─── Task material

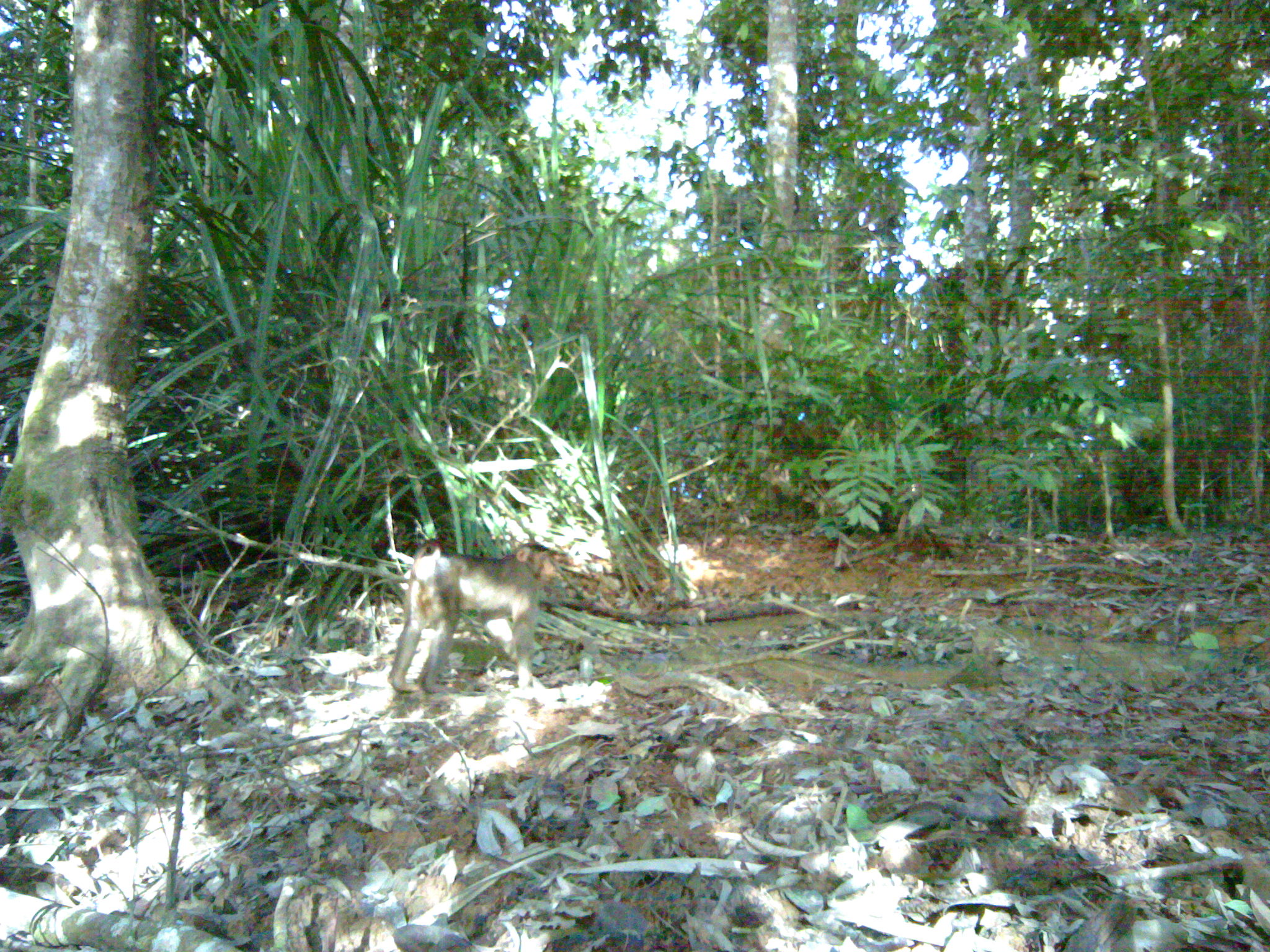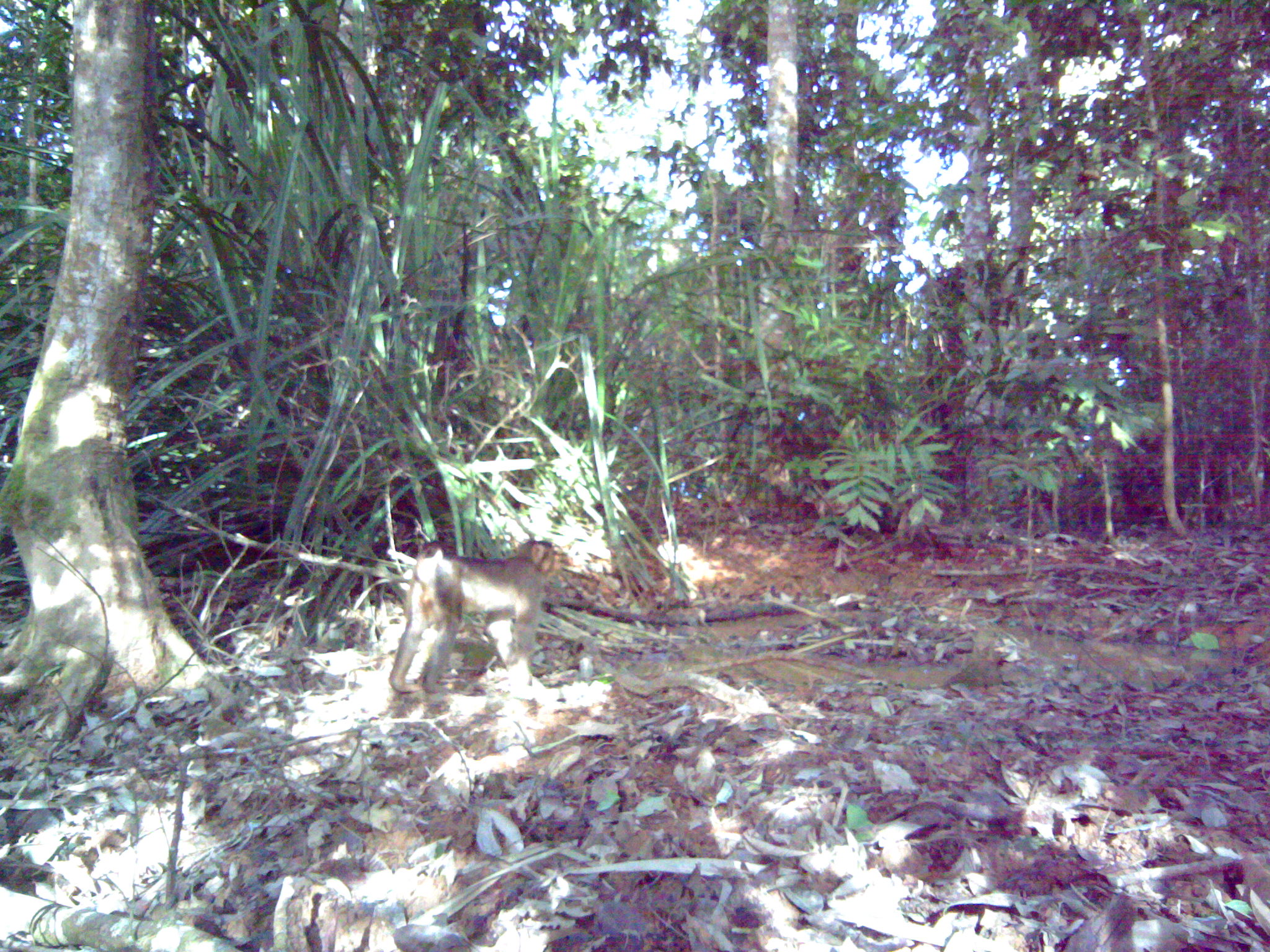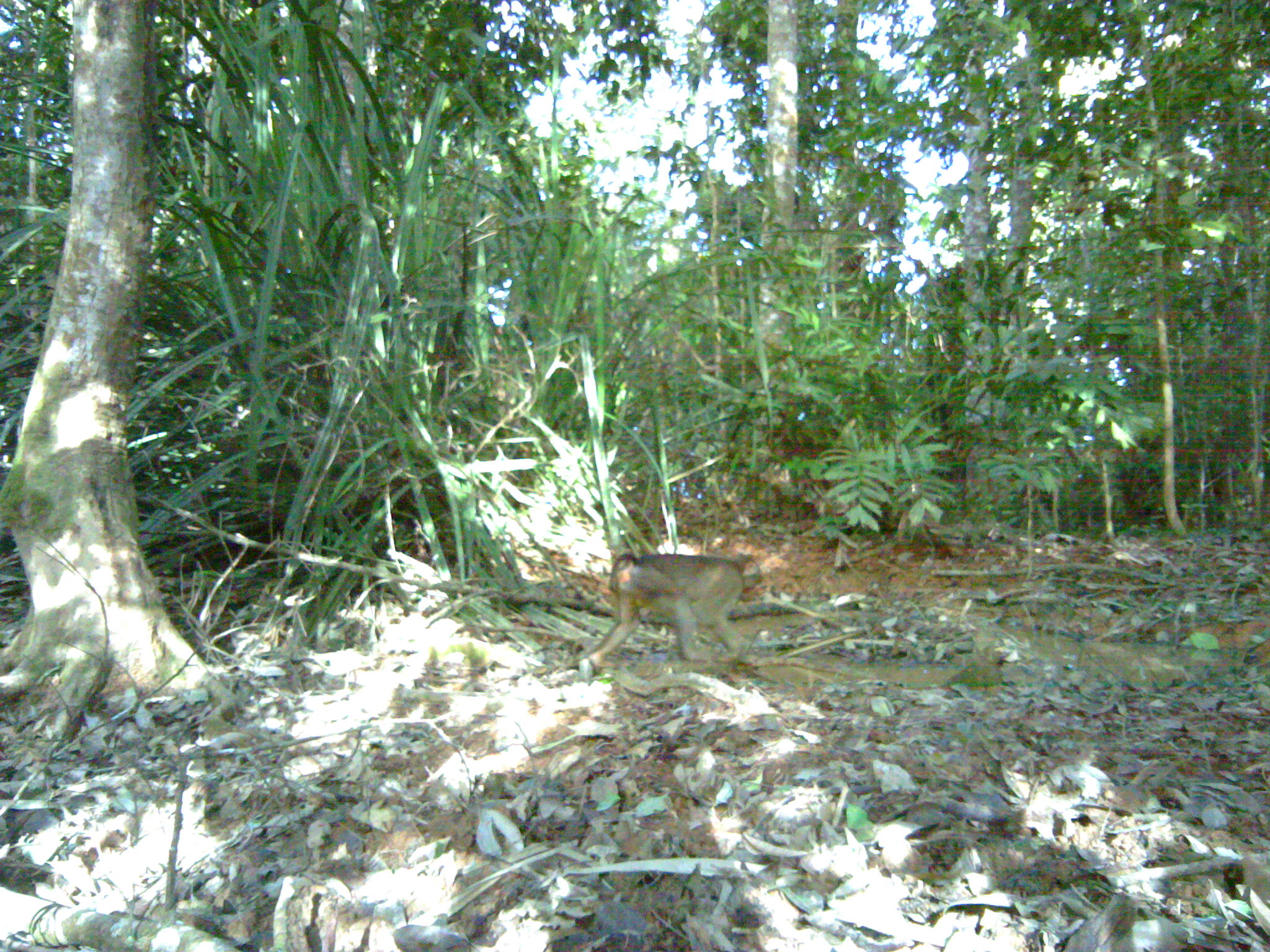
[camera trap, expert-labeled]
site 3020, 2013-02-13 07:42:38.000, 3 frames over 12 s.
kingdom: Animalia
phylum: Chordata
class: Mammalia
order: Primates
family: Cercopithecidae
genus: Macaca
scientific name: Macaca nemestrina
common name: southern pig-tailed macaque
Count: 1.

──────
─── Task material

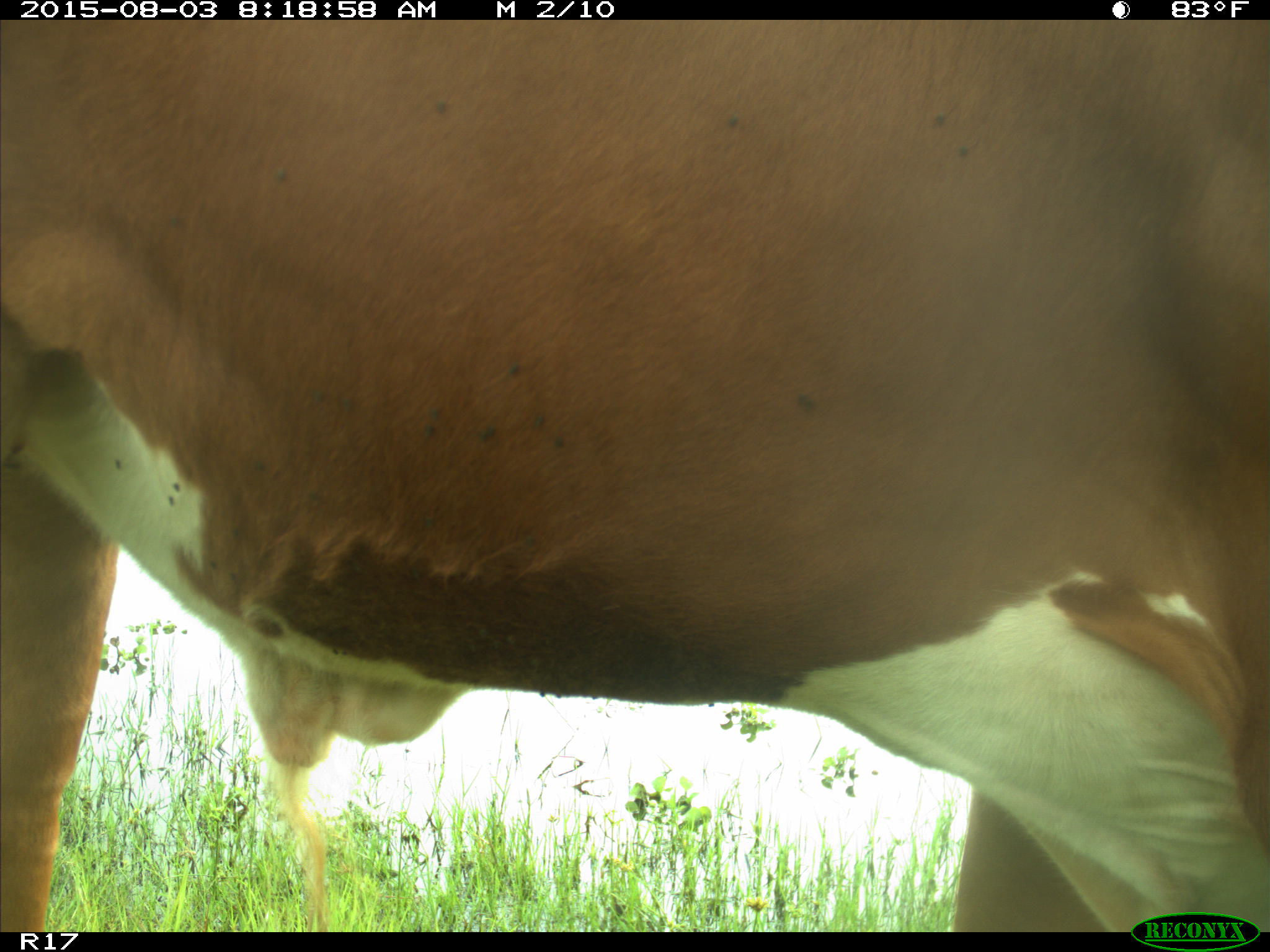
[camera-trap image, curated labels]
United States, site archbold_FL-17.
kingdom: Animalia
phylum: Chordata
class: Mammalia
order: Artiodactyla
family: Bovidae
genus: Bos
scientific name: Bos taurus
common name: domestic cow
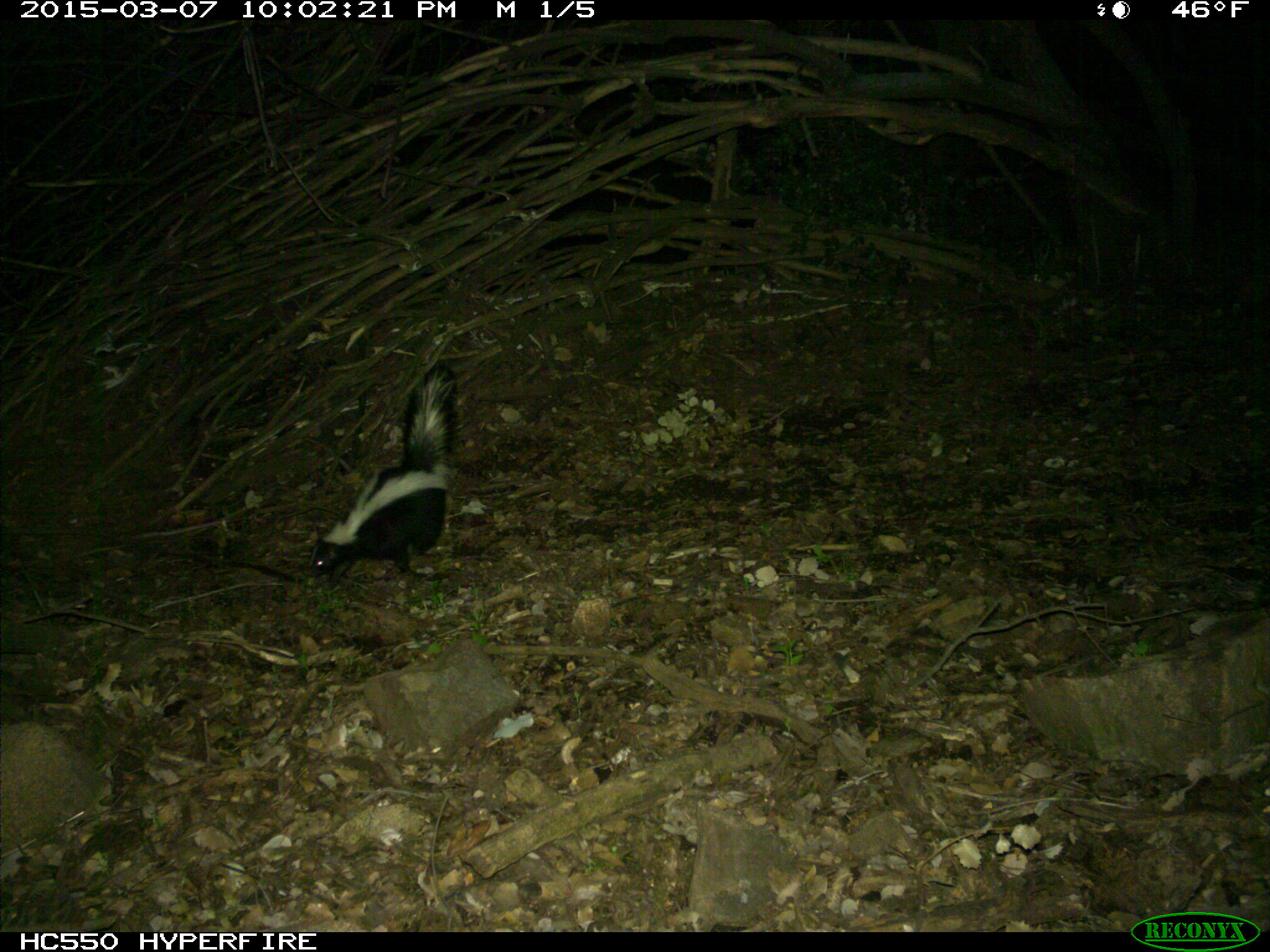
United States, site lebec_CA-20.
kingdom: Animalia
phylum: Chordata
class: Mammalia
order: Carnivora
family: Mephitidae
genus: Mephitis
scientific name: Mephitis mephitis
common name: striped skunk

──────

Problem to solve:
Look above for the line holding "[camera trap, expert-labeled]" and the line holding "scientific name: Macaca nemestrina". Retype both, and every line between them, word for word and nothing else.

Written answer:
[camera trap, expert-labeled]
site 3020, 2013-02-13 07:42:38.000, 3 frames over 12 s.
kingdom: Animalia
phylum: Chordata
class: Mammalia
order: Primates
family: Cercopithecidae
genus: Macaca
scientific name: Macaca nemestrina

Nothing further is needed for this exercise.